11 is a flowchart of a breast cancer detection method according to an embodiment of the present invention. Referring to FIG. 11, in the breast cancer detection method using a microwave signal according to an embodiment of the present invention, a microwave signal dividing step (S600) of dividing a microwave signal measured along a breast according to a plurality of frequency components and a plurality of frequency components It may include the step (S800) of determining breast cancer based on the microwave signal divided for each. According to an embodiment of the present invention, the microwave signal dividing step (S500) may divide the measured microwave signal into a plurality of frequency components by performing wavelet transformation on the measured microwave signal.

The breast cancer detection method according to an embodiment of the present invention may further include a weight allocation step (S700) of assigning at least one weight to the divided microwave signal after the microwave signal dividing step 600.

Referring to FIG. 11, the step of determining breast cancer (S800) according to an embodiment of the present invention includes a microwave signal (based on a measured micro signal) divided by a plurality of frequency components (a _3, d ₃ , d ₂ It can be determined that breast cancer is present in a portion representing a value equal to or greater than the threshold value of ,d ₁ ). For example, the threshold value may be a value that can be determined to be a tumor based on microwave signals measured in advance for each frequency in a breast without a tumor (normal breast). Alternatively, the threshold value may be a value that can be determined to be a tumor based on values obtained by giving a predetermined weight to microwave signals measured in advance for each frequency in a breast without a tumor (normal breast).

Alternatively, the step S800 of determining the breast according to an embodiment of the present invention may further include a look-up table unit (not shown).

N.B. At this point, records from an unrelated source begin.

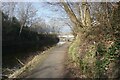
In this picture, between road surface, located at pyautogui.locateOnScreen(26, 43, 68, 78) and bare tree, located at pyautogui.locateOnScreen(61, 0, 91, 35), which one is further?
bare tree, located at pyautogui.locateOnScreen(61, 0, 91, 35)

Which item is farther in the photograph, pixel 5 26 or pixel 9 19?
pixel 9 19

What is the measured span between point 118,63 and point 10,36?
162 ft

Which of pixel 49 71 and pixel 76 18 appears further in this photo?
pixel 76 18

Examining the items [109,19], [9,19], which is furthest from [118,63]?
[9,19]

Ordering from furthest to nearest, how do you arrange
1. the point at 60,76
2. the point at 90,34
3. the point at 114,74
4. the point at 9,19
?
the point at 9,19 < the point at 90,34 < the point at 60,76 < the point at 114,74

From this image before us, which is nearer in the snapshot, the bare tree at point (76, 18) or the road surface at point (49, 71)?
the road surface at point (49, 71)

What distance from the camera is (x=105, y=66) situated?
1030cm

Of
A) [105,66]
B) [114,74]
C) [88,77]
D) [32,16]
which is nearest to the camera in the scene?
A: [114,74]

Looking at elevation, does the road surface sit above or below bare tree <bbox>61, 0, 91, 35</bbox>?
below

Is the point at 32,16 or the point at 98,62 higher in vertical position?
the point at 32,16

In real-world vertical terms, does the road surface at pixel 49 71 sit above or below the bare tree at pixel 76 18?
below

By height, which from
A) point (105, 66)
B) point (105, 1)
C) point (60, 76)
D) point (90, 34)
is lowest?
point (60, 76)

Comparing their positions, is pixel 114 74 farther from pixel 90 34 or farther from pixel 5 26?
pixel 5 26

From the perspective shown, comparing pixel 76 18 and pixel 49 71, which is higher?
pixel 76 18
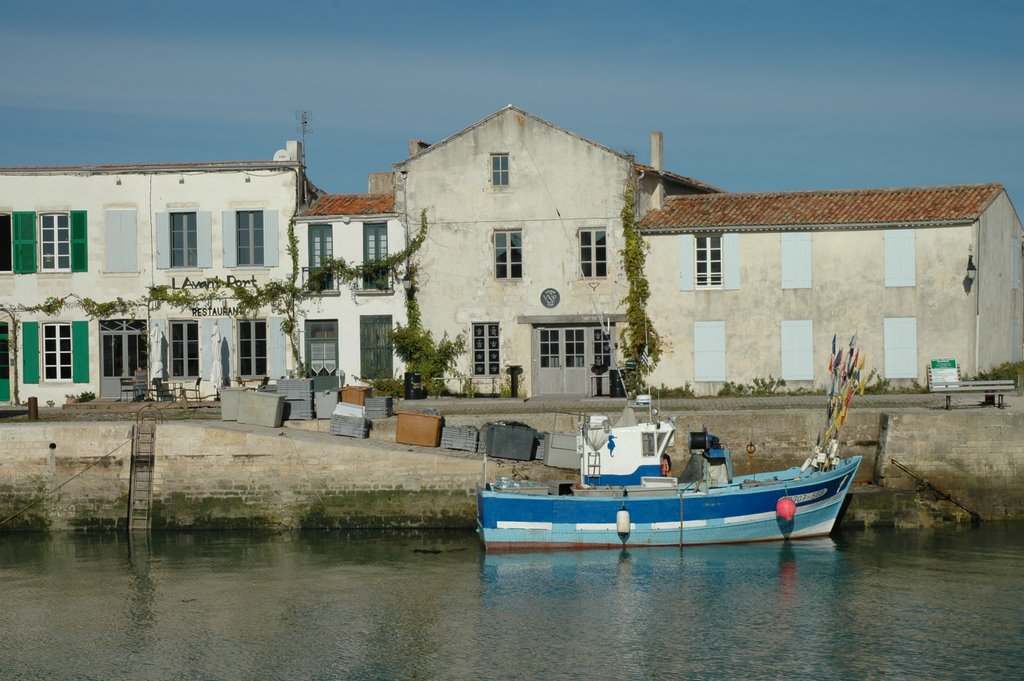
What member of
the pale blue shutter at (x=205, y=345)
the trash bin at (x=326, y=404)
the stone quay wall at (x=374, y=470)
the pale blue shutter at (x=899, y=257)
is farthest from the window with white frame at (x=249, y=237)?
the pale blue shutter at (x=899, y=257)

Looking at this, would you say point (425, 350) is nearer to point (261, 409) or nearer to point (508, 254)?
point (508, 254)

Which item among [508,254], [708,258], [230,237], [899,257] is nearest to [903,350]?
[899,257]

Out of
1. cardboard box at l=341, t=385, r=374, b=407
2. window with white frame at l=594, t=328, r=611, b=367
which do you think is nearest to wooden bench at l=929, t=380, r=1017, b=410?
window with white frame at l=594, t=328, r=611, b=367

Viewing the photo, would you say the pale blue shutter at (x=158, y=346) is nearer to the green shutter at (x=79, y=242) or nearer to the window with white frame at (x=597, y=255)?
the green shutter at (x=79, y=242)

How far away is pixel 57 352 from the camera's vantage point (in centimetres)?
3453

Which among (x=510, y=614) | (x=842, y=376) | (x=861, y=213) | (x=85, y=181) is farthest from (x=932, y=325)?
(x=85, y=181)

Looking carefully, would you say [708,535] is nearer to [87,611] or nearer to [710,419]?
[710,419]

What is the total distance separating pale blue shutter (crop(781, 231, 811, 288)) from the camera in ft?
106

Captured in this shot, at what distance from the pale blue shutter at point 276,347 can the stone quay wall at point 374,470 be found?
5.96 meters

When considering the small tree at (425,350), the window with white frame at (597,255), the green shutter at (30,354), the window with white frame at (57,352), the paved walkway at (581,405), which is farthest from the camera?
the window with white frame at (57,352)

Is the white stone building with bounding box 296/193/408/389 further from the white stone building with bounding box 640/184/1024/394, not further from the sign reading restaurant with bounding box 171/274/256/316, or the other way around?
the white stone building with bounding box 640/184/1024/394

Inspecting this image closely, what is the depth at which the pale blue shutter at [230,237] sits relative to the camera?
113 feet

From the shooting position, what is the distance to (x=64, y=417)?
30422 mm

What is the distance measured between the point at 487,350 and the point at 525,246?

The lookup table unit stores a threshold value that can be determined to be a tumor in the breast in advance for each frequency component based on a value obtained by dividing the microwave signal measured in the breast without tumor (normal breast) by frequency component, and automatically You can make it possible to detect. As in the above, the threshold value may be a value that can be determined as a tumor based on microwave signals measured in advance for each frequency in a breast without a tumor (normal breast).

12 is a flowchart illustrating a breast cancer detection method according to another embodiment of the present invention. Referring to FIG. 12, a breast cancer detection method according to another embodiment of the present invention includes measuring a microwave signal (S ^means ) (S100), dividing a microwave signal (S200), and generating a plurality of differential microwave signals ( S300), a weight application step (S400), and an image restoration step (S500).

Measuring the microwave signal according to another embodiment of the present invention (S100) is a step of measuring the microwave signal along the circumference of the breast. In this step, a plurality of antennas may be provided to transmit and receive microwave signals. The transmit antenna transmits a microwave signal to the breast, which is an object to be diagnosed. The transmitted microwave signal is scattered by the breast and is received by another antenna surrounding the breast (or a separate receiving antenna moves around the breast). The received microwave signal may be measured as data having amplitude and phase information in the form of a complex number by a separate measuring unit, or may be measured as data having amplitude and phase in the form of a complex number from an antenna receiving the microwave signal.

In the microwave signal dividing step (S200) according to another embodiment of the present invention, a plurality of first microwave signals (a _N ^means , d _N ^means , d _N- ) is divided by dividing the measured microwave signal (S ^means ) by a plurality of frequency components. ₁ ^means ,..., d ₁ ^means ) by dividing the first signal dividing step and the pre-calculated microwave signal (e.g., the microwave signal calculated from the estimated image of the initial to intermediate step) by a plurality of frequency components to generate a plurality of second microwave signals ( a _N ^calc , d _N ^calc , d _N-1 ^calc ,..., It may include a second signal division step of generating d ₁ ^calc ). In the microwave signal dividing step S200 according to another embodiment of the present invention, a plurality of first microwave signals (a _N ^means , d _N ^means , d _N-1 ^means ,..., d ₁ ^means ) and a plurality of second microwave signals (a _N ^calc , d _N ^calc , d _N-1 ^calc ,..., d ₁ ^calc ) can be created.

In the step of generating a plurality of differential microwave signals (S300) according to another embodiment of the present invention, the plurality of first microwave signals (a _N ^means , d _N ^means , d _N-1 ^means ,..., d ₁ ^means ) and the plurality of second microwave signals (a _N ^calc , d _N ^calc , d _N-1 ^calc ,..., d ₁ ^calc ), a plurality of differential microwave signals 811, 812, 813, and 814 may be generated. For example, in FIG. 10, a _N ^calc and a _N ^means have the same frequency component, the differential microwave signal 811 is a _N ^calc -a _N ^means , and d _N ^calc and d _N ^means have the same frequency components and the differential microwave The signal 812 may be d _N ^calc -d _N ^means .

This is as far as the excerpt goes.